### Task brief
After locating the line that contains "Q: Fraction of annotators marking 'resting'?" in the records below, write out exactly that line and each line after it through the one that contains "A: Sequence-level.", and nothing else.
(Supplied data)
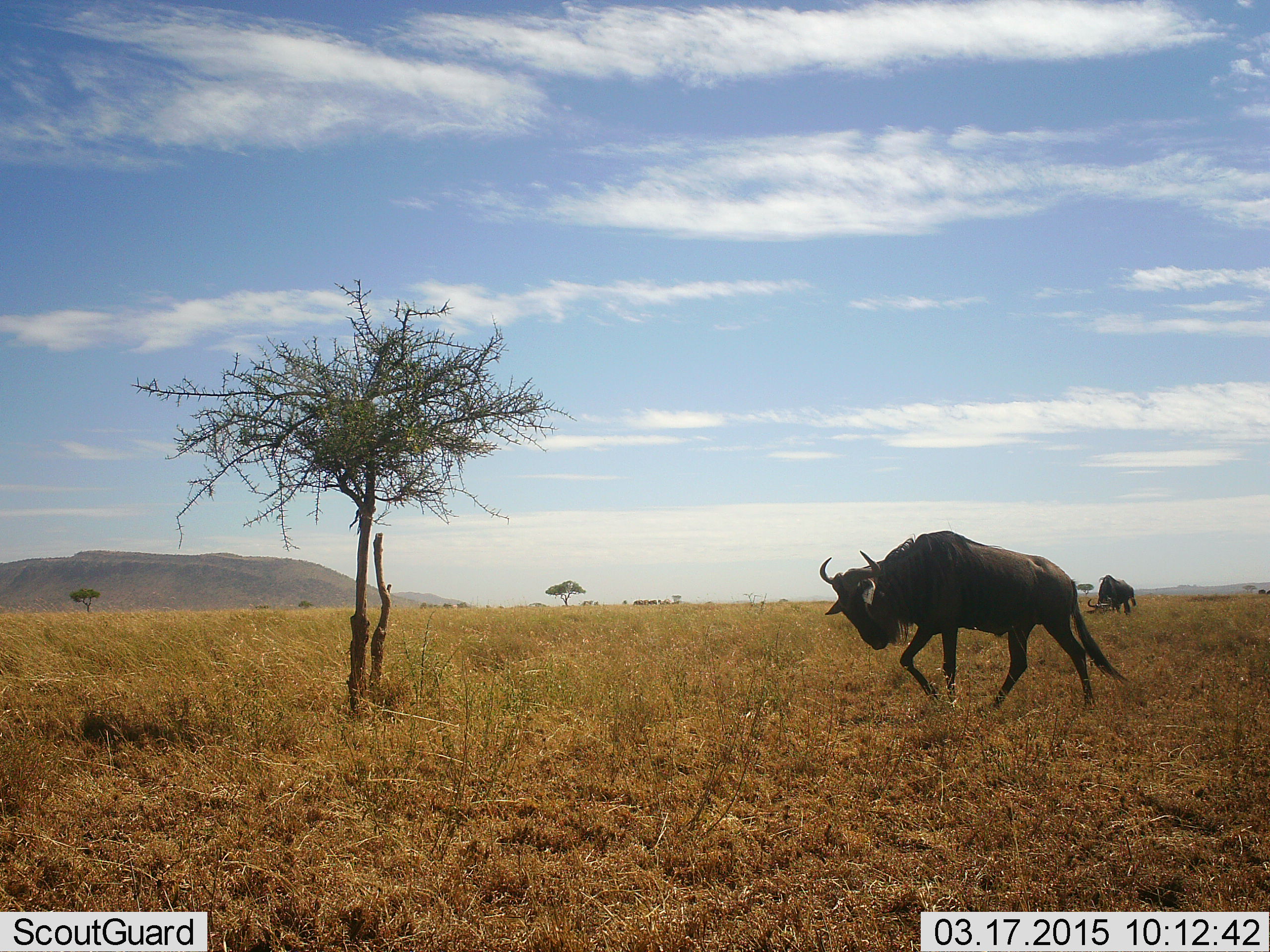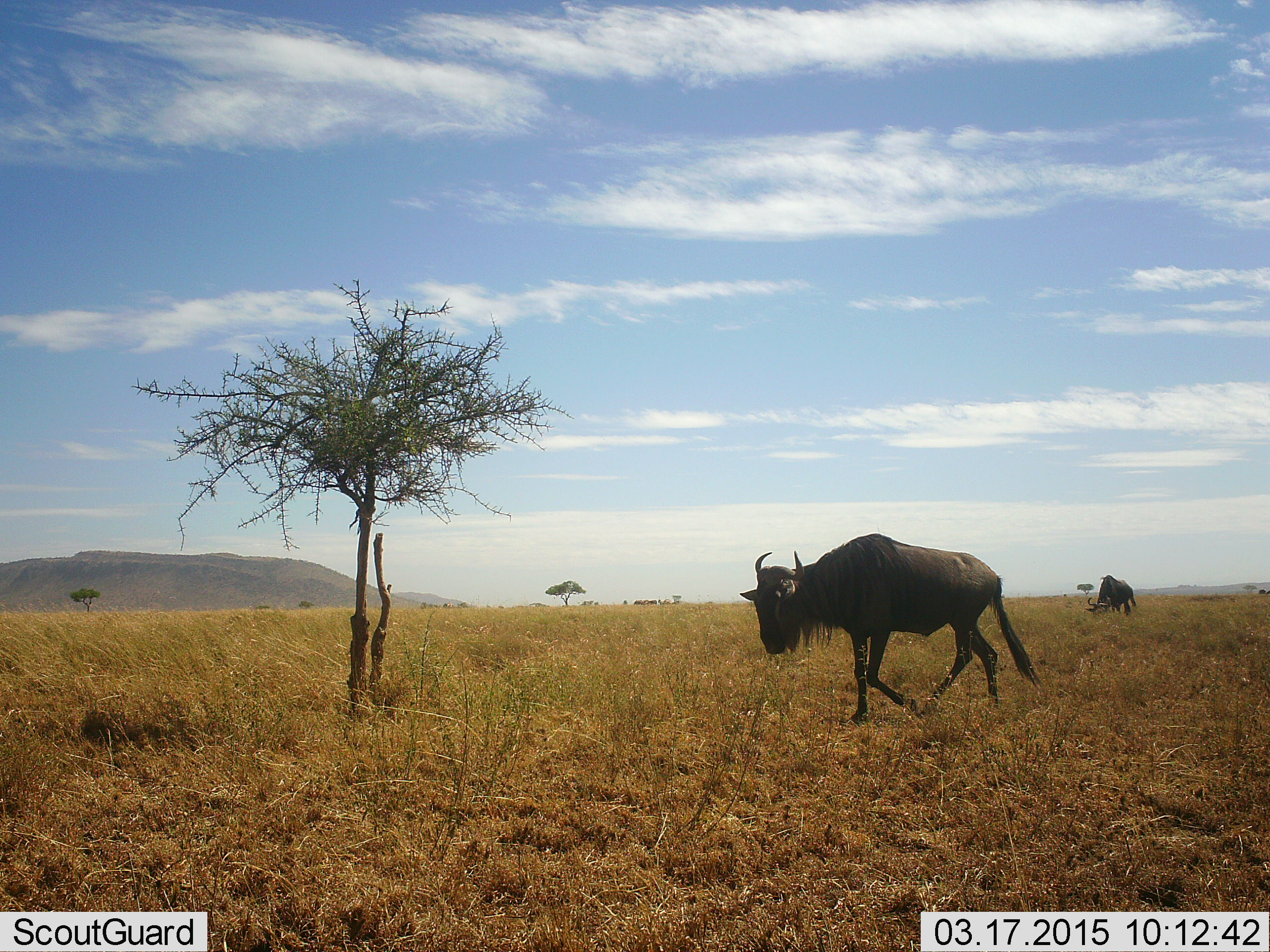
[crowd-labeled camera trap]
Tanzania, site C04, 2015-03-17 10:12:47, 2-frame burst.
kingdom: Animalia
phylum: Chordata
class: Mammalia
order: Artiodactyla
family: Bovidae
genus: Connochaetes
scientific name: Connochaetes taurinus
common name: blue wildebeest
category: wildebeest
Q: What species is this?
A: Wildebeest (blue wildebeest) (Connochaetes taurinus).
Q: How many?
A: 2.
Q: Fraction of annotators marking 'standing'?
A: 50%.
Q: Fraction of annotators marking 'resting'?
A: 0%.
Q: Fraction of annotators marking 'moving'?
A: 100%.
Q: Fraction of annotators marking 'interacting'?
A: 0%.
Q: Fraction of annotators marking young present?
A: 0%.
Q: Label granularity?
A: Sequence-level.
(End Supplied data)
(Supplied data)
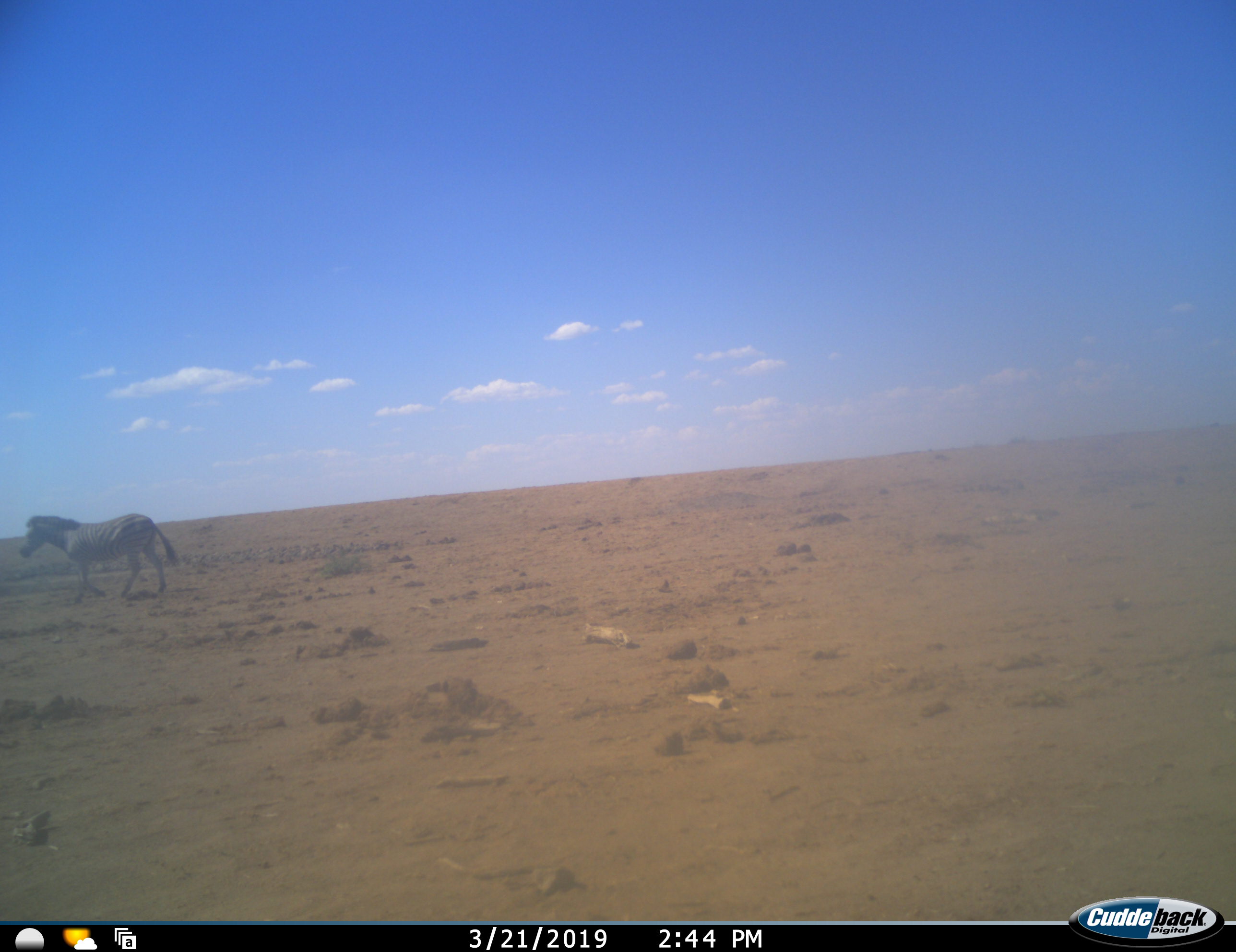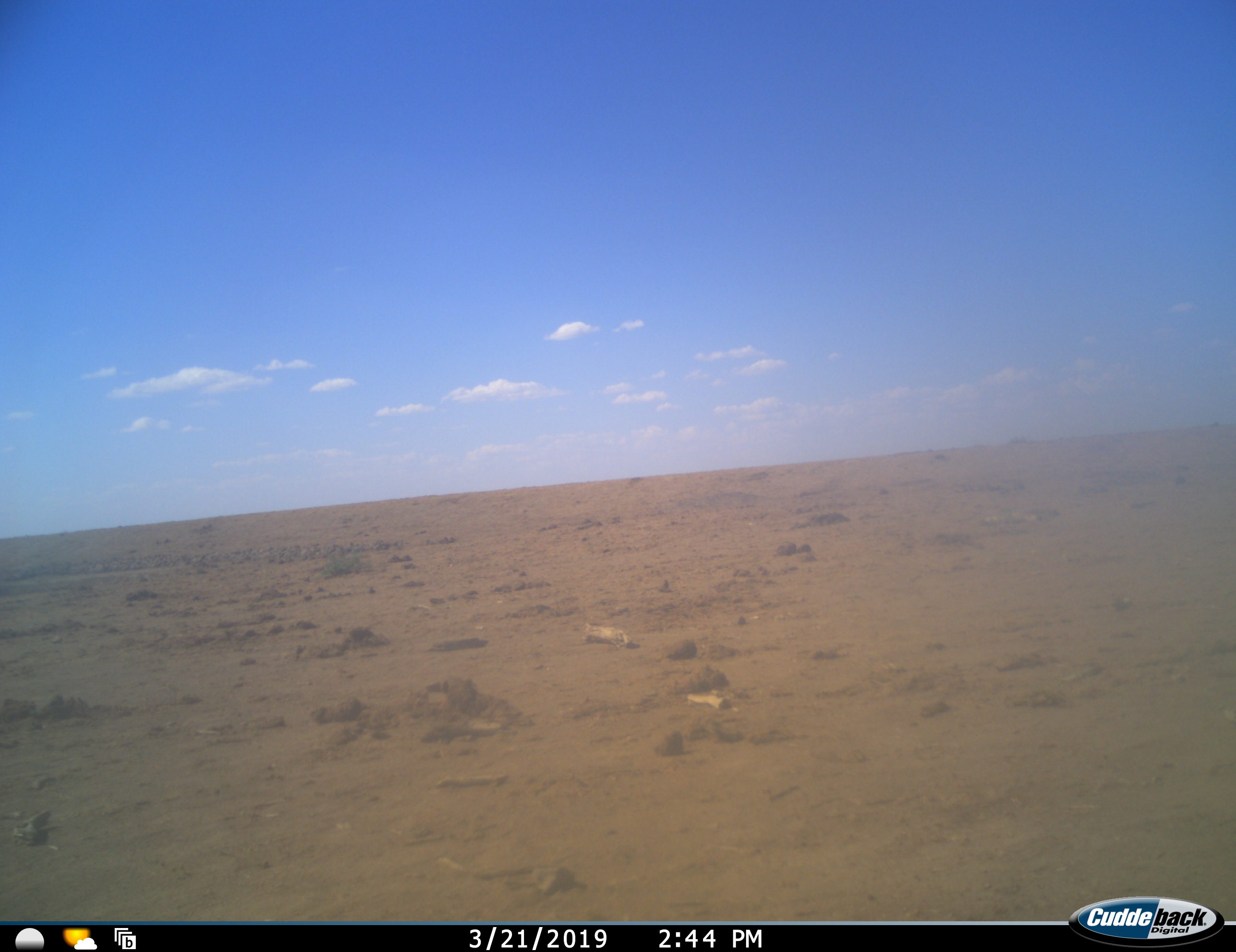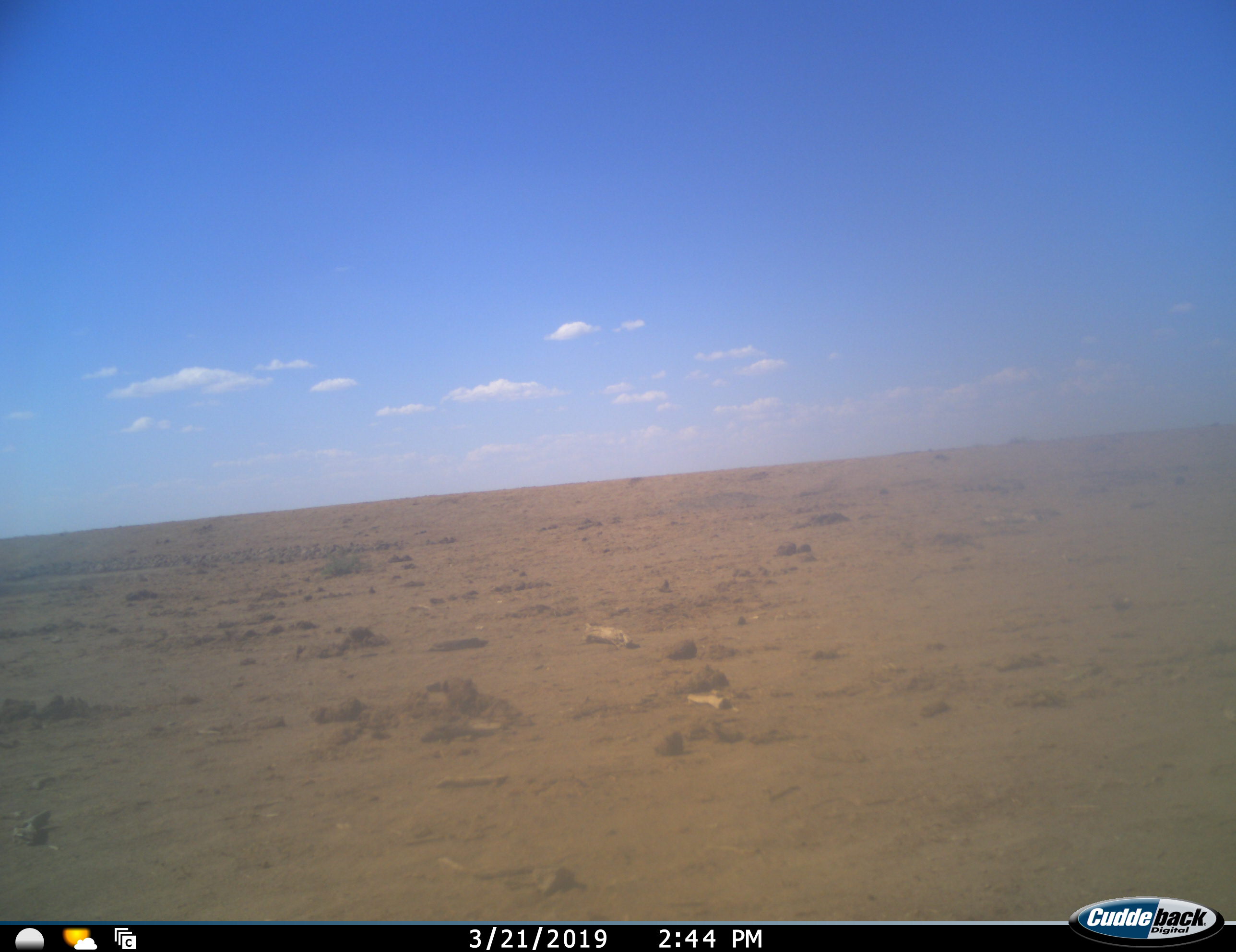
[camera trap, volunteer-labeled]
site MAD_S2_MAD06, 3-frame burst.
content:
(End Supplied data)
### Result below
Q: Fraction of annotators marking 'resting'?
A: 0%.
Q: Fraction of annotators marking 'moving'?
A: 100%.
Q: Fraction of annotators marking 'interacting'?
A: 0%.
Q: Fraction of annotators marking young present?
A: 0%.
Q: Label granularity?
A: Sequence-level.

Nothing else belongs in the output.